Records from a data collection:

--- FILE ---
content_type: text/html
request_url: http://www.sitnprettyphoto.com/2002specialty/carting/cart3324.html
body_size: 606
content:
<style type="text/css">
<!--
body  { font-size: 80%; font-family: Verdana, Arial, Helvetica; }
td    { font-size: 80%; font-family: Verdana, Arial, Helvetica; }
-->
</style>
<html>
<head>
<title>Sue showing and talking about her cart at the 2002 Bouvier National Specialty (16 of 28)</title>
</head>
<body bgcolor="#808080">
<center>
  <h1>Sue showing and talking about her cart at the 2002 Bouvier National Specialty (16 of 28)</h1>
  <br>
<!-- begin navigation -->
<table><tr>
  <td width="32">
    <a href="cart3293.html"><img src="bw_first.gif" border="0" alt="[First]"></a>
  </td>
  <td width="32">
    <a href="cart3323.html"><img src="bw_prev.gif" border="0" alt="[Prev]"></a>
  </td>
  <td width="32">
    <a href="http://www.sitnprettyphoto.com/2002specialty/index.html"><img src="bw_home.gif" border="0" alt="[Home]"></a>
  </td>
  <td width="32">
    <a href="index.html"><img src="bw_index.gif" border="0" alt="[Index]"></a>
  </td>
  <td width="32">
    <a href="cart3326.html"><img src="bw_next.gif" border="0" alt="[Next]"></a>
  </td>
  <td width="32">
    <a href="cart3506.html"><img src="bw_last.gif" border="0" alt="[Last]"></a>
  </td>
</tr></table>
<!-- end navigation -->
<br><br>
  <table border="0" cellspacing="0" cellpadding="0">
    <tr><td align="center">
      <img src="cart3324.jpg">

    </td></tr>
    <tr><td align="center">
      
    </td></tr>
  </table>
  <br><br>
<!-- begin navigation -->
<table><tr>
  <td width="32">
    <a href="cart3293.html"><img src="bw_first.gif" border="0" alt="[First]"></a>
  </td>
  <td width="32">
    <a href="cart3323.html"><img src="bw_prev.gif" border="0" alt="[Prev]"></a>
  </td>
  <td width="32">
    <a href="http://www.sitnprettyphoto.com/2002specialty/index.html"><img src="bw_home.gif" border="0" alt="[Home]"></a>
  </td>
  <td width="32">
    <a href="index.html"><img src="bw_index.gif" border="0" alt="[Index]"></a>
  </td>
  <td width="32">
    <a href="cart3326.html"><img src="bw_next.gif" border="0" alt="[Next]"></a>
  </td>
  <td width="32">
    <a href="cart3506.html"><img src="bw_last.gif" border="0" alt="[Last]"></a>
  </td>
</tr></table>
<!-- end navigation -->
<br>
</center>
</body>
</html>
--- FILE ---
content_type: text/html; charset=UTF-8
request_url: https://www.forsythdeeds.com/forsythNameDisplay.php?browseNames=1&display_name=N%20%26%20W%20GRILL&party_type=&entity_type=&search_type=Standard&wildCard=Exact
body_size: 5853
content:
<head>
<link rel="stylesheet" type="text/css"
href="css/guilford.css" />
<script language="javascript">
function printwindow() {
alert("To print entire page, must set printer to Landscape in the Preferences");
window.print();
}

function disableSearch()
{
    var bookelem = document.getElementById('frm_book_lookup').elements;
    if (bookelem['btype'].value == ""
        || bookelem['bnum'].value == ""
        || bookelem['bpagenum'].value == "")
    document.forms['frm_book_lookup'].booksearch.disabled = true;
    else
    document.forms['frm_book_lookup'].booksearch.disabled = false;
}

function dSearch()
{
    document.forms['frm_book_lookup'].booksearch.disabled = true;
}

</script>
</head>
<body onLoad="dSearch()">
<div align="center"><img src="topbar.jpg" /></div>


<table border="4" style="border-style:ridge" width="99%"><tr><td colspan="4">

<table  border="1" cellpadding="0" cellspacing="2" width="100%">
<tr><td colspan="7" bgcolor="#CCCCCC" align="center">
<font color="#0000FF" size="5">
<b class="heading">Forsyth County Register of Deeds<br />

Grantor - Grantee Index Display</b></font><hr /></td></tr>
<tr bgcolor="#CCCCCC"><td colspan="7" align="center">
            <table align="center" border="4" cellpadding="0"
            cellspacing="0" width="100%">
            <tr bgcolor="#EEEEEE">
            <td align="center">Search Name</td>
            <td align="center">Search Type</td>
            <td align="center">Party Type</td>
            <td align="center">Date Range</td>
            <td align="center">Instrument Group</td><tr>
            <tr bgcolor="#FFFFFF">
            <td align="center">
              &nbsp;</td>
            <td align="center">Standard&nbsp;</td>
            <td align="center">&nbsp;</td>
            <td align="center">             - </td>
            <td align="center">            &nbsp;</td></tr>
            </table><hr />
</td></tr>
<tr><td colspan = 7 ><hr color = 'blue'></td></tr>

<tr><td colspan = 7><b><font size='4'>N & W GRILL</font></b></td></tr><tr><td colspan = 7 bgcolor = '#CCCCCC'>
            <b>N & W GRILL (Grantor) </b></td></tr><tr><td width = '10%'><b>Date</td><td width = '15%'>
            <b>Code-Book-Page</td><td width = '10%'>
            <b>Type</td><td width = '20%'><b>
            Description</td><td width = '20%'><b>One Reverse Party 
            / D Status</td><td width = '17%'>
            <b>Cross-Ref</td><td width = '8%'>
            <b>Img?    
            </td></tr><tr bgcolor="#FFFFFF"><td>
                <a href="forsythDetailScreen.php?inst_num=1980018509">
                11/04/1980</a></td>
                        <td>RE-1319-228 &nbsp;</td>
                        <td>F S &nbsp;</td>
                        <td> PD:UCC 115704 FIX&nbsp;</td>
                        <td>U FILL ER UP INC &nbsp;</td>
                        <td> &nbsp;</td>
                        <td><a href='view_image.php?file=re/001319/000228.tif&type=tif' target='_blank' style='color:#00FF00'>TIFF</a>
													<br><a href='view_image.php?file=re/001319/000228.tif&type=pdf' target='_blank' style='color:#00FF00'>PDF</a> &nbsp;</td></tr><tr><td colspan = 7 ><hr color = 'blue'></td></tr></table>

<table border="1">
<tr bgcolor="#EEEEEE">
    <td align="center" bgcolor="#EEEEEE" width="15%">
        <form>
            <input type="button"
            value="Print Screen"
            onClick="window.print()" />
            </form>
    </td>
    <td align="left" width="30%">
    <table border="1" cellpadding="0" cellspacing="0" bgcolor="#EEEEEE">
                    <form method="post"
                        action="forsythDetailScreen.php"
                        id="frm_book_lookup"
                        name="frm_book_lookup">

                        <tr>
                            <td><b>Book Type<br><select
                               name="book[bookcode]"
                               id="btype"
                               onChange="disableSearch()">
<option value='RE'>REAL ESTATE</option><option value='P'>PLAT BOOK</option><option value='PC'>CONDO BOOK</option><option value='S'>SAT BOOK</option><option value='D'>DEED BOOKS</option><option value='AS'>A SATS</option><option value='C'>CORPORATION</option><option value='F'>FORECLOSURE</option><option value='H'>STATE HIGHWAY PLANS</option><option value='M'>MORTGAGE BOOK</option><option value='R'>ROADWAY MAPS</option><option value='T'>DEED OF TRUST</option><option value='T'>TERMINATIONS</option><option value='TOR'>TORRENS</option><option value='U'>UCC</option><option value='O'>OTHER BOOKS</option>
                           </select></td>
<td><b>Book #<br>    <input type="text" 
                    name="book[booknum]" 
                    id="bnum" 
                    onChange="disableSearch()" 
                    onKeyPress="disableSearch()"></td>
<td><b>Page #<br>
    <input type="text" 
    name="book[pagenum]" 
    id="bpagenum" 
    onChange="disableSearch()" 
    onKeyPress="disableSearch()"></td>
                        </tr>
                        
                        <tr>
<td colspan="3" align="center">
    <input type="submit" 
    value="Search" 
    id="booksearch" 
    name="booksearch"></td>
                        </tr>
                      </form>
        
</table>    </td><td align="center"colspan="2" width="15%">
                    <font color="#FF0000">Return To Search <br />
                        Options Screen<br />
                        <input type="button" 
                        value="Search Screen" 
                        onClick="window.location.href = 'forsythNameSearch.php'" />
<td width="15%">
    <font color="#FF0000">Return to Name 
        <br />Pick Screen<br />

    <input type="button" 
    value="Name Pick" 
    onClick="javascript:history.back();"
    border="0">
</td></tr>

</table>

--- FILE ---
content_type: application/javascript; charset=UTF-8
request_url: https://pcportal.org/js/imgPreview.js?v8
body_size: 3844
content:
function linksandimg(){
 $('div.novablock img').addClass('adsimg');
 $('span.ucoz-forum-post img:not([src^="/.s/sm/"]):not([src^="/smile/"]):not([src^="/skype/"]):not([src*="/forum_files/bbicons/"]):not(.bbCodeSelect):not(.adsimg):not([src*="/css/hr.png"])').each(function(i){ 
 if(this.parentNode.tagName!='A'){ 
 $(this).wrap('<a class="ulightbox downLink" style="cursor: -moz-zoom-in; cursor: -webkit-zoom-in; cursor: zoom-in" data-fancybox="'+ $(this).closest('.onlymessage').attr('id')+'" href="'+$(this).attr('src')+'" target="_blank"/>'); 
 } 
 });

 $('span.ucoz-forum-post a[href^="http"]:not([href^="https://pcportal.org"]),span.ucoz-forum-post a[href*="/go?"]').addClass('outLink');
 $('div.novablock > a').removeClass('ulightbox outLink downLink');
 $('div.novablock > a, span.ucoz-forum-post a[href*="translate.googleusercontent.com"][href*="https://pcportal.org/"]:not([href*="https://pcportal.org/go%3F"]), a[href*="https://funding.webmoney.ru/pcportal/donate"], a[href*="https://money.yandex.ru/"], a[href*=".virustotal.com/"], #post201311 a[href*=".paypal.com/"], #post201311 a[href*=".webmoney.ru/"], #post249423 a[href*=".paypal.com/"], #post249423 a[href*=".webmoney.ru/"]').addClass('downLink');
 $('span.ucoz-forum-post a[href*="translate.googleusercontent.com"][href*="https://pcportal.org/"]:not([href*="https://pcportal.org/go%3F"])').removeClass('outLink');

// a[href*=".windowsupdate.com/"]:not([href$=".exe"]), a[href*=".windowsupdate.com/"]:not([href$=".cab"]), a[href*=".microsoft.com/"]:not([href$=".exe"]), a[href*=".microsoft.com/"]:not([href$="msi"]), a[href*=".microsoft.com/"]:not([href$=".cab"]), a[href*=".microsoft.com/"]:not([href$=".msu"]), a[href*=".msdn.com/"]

(Directions)
From the entries, copy out each line containing the word "disableSearch".

(Your response)
function disableSearch()
                               onChange="disableSearch()">
                    onChange="disableSearch()" 
                    onKeyPress="disableSearch()"></td>
    onChange="disableSearch()" 
    onKeyPress="disableSearch()"></td>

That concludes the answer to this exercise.